El encuentro por los octavos de final de la Copa Sudamericana entre Independiente de Argentina y la Universidad de Chile, disputado en el estadio Libertadores de América, fue suspendido el último miércoles por la noche a raíz de graves incidentes de violencia protagonizados por hinchas de ambos equipos.
La suspensión se produjo apenas iniciado el segundo tiempo, cuando los enfrentamientos entre simpatizantes derivaron en una batalla campal dentro del estadio. El saldo fue de al menos 20 heridos, de los cuales dos presentan traumatismos craneoencefálicos graves, y cerca de 90 personas detenidas, según reportes del Ministerio de Salud de la Provincia de Buenos Aires y de fuentes policiales.

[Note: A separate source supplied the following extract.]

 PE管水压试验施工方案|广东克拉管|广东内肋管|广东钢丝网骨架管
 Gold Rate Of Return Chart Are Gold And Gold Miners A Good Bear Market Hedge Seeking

Violencia incontrolable en las tribunas
Los incidentes comenzaron en los últimos minutos del primer tiempo y se intensificaron durante el entretiempo. Hinchas de Universidad de Chile, ubicados en una de las tribunas altas, comenzaron a lanzar objetos contundentes —incluyendo piedras, palos, inodoros y asientos— hacia los sectores inferiores, donde se encontraba la parcialidad local.

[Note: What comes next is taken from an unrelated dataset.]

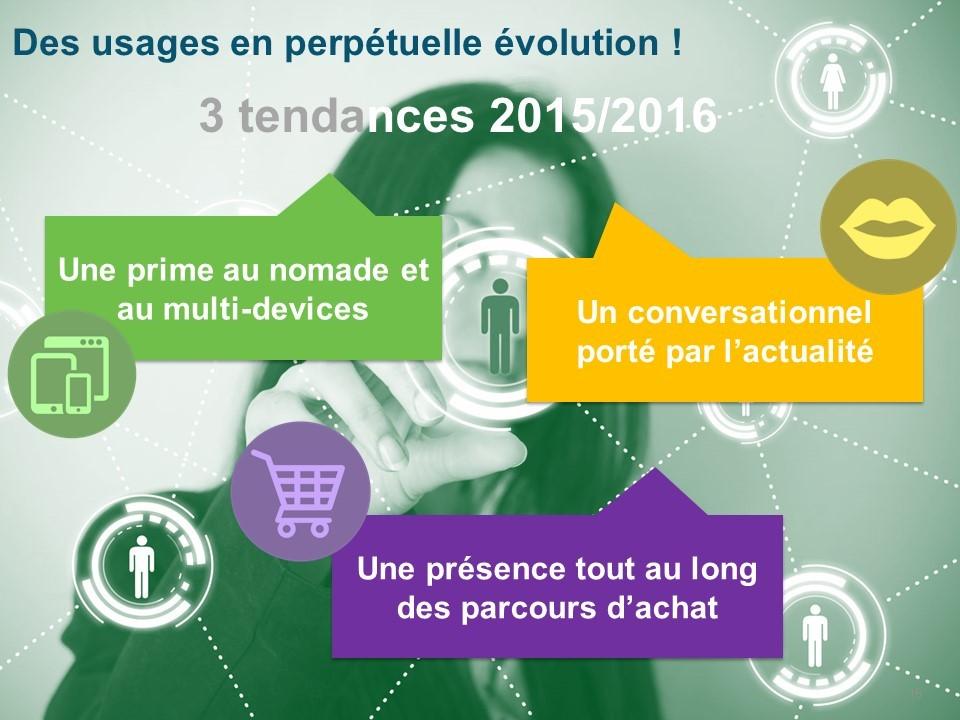 social-life-plateformes-reseaux-sociaux-france-Harris-Cafe-2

Pese a estos hechos, el árbitro decidió dar inicio al segundo tiempo. Sin embargo, tras apenas tres minutos de juego, el partido fue nuevamente interrumpido ante la creciente violencia, que obligó a los jugadores a regresar a los vestuarios. Finalmente, la organización decidió la suspensión definitiva del partido.
Dos heridos graves
El Hospital Fiorito recibió a 13 de los heridos, incluidos los dos casos de mayor gravedad. Uno de ellos presentaba fractura y hundimiento de cráneo con múltiples cortes, mientras que el otro también fue operado por lesiones severas. Ambos se encuentran en estado crítico en la unidad de terapia intensiva. Otros pacientes fueron derivados a los hospitales Presidente Perón y Eduardo Wilde.
Conmebol condena los hechos y advierte sanciones
La Conmebol emitió un comunicado oficial este jueves en el que repudió los hechos de violencia ocurridos en Avellaneda y confirmó la cancelación del encuentro, argumentando la falta de garantías de seguridad por parte del club local y las autoridades.
“La Confederación expresa su repudio y condena enérgicamente los actos de violencia registrados dentro y fuera del estadio”, señala el documento.
Además, la entidad deportiva anunció que está recopilando todos los informes del árbitro, veedores y autoridades para evaluar las sanciones correspondientes.
“La Conmebol actuará con la mayor firmeza, de acuerdo con el reglamento de la Comisión Disciplinaria”, añadió.
También criticó directamente a Independiente por la falta de medidas de prevención y exhortó a todos los clubes participantes a reforzar la seguridad cuando actúen como locales.
Gabriel Boric se pronuncia
El presidente de Chile, Gabriel Boric, se pronunció sobre los incidentes a través de su cuenta oficial en X, donde condenó la violencia y la mala organización del evento. Además, instruyó a su embajador en Argentina, José Antonio Viera Gallo, a asistir personalmente a los centros de salud y comisarías donde se encuentran los ciudadanos chilenos involucrados.
“Nuestra prioridad como Gobierno es conocer el estado de nuestros compatriotas que han sido agredidos, asegurar su atención médica inmediata y que a quienes están detenidos se les respeten sus garantías”, escribió Boric.
Próxima fase de la Copa Sudamericana
El partido de vuelta entre Independiente y Universidad de Chile definía al clasificado que enfrentaría a Alianza Lima en la siguiente ronda de la Copa Sudamericana. Con la suspensión y cancelación del encuentro, la continuidad de la llave queda en manos de la Conmebol. La entidad deberá tomar una decisión una vez se analicen todos los antecedentes.